ボードゲーム、レースゲーム、カードゲーム、シューティングゲーム、シミュレーションゲーム、ロールプレイングゲーム。
種類は数あれど相手に勝つもしくは謎を解くというのが殆どのゲームで採用されているテーマだ。その過程で自分が強くなっていくところに楽しみを覚えるシステムもある。

本作の主人公コヒナちゃんはそのテーマを真っ向から否定し──いや否定はしていない無視だ──相手に勝つことも謎を解くこともせず、他キャラとの掛け合いを楽しみにしている
なぜなら彼女はNPCでありたいから。
NPCとは本来プレイヤーがそうしないキャラなので、論理的にはプレイヤーが存在するコヒナちゃんは矛盾するのだが、それでもNPCでいたいのだ。

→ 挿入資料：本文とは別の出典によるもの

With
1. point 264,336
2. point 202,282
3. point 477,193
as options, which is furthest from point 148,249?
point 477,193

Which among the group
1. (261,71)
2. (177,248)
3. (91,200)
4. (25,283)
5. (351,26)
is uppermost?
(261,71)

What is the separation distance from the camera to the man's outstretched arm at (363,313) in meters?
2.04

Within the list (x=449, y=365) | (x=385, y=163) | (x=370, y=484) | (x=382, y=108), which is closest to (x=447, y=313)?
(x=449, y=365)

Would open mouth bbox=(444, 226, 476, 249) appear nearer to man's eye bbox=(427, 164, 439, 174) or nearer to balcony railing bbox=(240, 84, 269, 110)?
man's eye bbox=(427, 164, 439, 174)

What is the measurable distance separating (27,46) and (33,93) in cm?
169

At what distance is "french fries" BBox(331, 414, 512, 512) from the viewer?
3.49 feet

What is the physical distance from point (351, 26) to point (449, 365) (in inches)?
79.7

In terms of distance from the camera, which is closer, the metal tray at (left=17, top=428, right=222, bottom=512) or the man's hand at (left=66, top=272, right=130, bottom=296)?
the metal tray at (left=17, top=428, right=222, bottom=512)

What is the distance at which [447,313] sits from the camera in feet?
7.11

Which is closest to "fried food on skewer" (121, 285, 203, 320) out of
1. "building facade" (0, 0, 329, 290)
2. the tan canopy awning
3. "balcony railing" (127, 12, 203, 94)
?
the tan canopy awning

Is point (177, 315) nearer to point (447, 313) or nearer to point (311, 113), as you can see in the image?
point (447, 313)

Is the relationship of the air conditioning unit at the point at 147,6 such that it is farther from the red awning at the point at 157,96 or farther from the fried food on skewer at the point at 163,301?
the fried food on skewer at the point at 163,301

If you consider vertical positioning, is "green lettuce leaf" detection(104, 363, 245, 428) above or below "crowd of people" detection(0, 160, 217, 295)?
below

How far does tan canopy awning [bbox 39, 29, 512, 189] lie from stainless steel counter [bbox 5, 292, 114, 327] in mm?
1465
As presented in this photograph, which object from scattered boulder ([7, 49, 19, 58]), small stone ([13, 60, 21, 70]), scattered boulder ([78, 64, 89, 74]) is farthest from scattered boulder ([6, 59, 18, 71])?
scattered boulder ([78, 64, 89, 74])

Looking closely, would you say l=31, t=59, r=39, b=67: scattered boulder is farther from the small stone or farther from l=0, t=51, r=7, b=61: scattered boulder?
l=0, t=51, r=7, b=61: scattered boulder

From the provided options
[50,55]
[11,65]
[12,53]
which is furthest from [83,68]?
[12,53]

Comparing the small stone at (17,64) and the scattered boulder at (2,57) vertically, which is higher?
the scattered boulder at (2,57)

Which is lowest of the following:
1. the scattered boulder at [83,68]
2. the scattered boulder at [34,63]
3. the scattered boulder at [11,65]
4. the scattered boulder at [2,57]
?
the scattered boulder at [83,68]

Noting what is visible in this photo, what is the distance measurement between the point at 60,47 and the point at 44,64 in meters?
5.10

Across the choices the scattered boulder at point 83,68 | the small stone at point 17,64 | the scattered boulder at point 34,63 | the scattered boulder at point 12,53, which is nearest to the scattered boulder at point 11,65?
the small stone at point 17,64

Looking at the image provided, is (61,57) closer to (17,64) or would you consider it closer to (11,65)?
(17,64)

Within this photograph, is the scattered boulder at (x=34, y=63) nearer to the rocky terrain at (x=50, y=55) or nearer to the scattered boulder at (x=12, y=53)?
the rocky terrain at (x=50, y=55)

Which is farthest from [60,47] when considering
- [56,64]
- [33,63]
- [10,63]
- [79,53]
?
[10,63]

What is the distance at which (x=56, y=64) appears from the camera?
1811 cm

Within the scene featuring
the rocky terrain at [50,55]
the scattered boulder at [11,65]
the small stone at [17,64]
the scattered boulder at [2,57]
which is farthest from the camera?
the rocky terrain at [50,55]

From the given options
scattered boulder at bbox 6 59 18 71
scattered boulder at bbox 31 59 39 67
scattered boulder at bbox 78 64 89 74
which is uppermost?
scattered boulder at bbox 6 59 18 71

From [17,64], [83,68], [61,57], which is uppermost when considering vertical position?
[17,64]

彼女では魔王やドラゴンを倒すことが目的ではなく、街で占いをすることこそが彼女の楽しみなのだ。
ひょんなことから知り合うキャラ達の占いをしその結果から、結果的に助言となるアドバイスをすることで、他キャラを操作する実世界のプレイヤーは救われる、という程大袈裟ではないがほんの少しだけ背中を押されてまた歩みを始めている。


壮大なストーリーはないし強敵との戦闘のときもなんか気が抜ける戦いだったり、登場するキャラもちょっと変な人達だったり、でもすごく魅力的な人達だったり、読んでいるこっちもちょっとだけ歩きたくなるそんな素敵な作品です。